FILE- In this Wednesday, Nov. 14, 2018, file photo Florida Gov. Rick Scott arrives for a meeting with Majority Leader Mitch McConnell, R-Ky., and new GOP senators at the Capitol in Washington. Scott is leading incumbent Sen. Bill Nelson in the state’s contentious Senate race. Official results posted by the state on Sunday, Nov. 18, showed Scott ahead of Nelson following legally-required hand and machine recounts. State officials will certify the final totals on Tuesday. (AP Photo/J. Scott Applewhite, File)

TALLAHASSEE, Fla. (AP) — Trump-allied Republican Ron DeSantis was formally elected governor of Florida and outgoing Gov. Rick Scott elected U.S. senator on Tuesday when the state certified election results two weeks after tight margins prompted tumultuous recounts.

The Elections Canvassing Commission met at the Florida Capitol to certify the results of the Nov. 6 election after two weeks of contention and finger-pointing. The meeting lasted a mere five minutes.

The results: former U.S. Rep. DeSantis was elected by 32,463 votes out of more than 8 million cast, defeating Democratic Tallahassee Mayor Andrew Gillum. Scott defeated incumbent Democratic U.S. Sen. Bill Nelson by 10,033 votes.

In yet a third recount and the closest of any of the statewide races, Democrat Nikki Fried defeated Republican state Rep. Matt Caldwell by 6,753 votes for the Cabinet position of agriculture commissioner.

DeSantis was able to come from behind and decisively win the Republican primary with the help of President Donald Trump, who tweeted his support for DeSantis and campaigned with him in Florida. Trump returned to Florida two more times in the final six days before the election to help boost turnout for DeSantis and Scott.

DeSantis’ victory means Republicans will go into their third decade controlling the governor’s office and Legislature. While DeSantis didn’t attend the election certification meeting, he did attend the House and Senate ceremonies as the chambers elected their new leaders.

DeSantis campaigned on continuing on the path Scott set for Florida and he’s largely expected to govern in a similar fashion by attempting to cut government spending and regulations and trying to make the state more business friendly.

“I want to continue a lot of the things that Governor Scott is doing,” DeSantis said during an interview as he campaigned. “In terms of cutting the government, I think the way I will approach that is with my line-item veto pen. When pork projects are put in (the budget), I will whip that out and I will make sure that tax dollars are being spent right.”

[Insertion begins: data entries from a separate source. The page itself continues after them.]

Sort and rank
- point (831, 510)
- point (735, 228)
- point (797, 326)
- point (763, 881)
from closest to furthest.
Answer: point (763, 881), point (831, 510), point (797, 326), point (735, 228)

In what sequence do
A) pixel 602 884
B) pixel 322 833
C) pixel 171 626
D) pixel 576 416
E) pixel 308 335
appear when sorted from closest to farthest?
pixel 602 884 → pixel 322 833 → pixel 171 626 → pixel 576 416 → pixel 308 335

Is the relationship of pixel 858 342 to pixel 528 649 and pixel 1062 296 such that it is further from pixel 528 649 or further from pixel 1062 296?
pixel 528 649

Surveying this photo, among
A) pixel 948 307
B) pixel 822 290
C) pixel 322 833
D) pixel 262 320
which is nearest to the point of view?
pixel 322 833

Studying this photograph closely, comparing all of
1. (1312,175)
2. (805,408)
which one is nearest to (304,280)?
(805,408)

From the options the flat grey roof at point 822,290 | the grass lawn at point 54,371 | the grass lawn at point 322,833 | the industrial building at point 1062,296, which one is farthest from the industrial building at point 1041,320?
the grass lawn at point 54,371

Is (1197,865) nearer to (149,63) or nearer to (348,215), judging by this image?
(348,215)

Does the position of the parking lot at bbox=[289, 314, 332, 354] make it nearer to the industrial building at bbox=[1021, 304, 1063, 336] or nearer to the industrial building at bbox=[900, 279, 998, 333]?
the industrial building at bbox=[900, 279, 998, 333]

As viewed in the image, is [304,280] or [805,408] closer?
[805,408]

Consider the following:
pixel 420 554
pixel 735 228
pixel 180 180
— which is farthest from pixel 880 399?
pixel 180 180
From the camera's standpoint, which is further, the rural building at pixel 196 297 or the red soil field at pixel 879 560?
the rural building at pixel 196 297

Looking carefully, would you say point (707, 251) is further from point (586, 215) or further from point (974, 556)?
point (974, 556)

He will also get a chance to change the state Supreme Court for years to come. Three of the court’s liberal justices are retiring when he takes office. DeSantis has been a critic of the court, particularly in a decision that struck down a school voucher program signed into law by then-Gov. Jeb Bush. DeSantis called it an egregious example of judicial overreach.

“That is not good judging; that is basically acting as a super legislature,” he said.

DeSantis has also promised to address Florida’s growing water issues, such as dealing with pollutants from Lake Okeechobee that causes algae blooms downriver and the red tide that has bloomed off its Gulf and Atlantic coasts.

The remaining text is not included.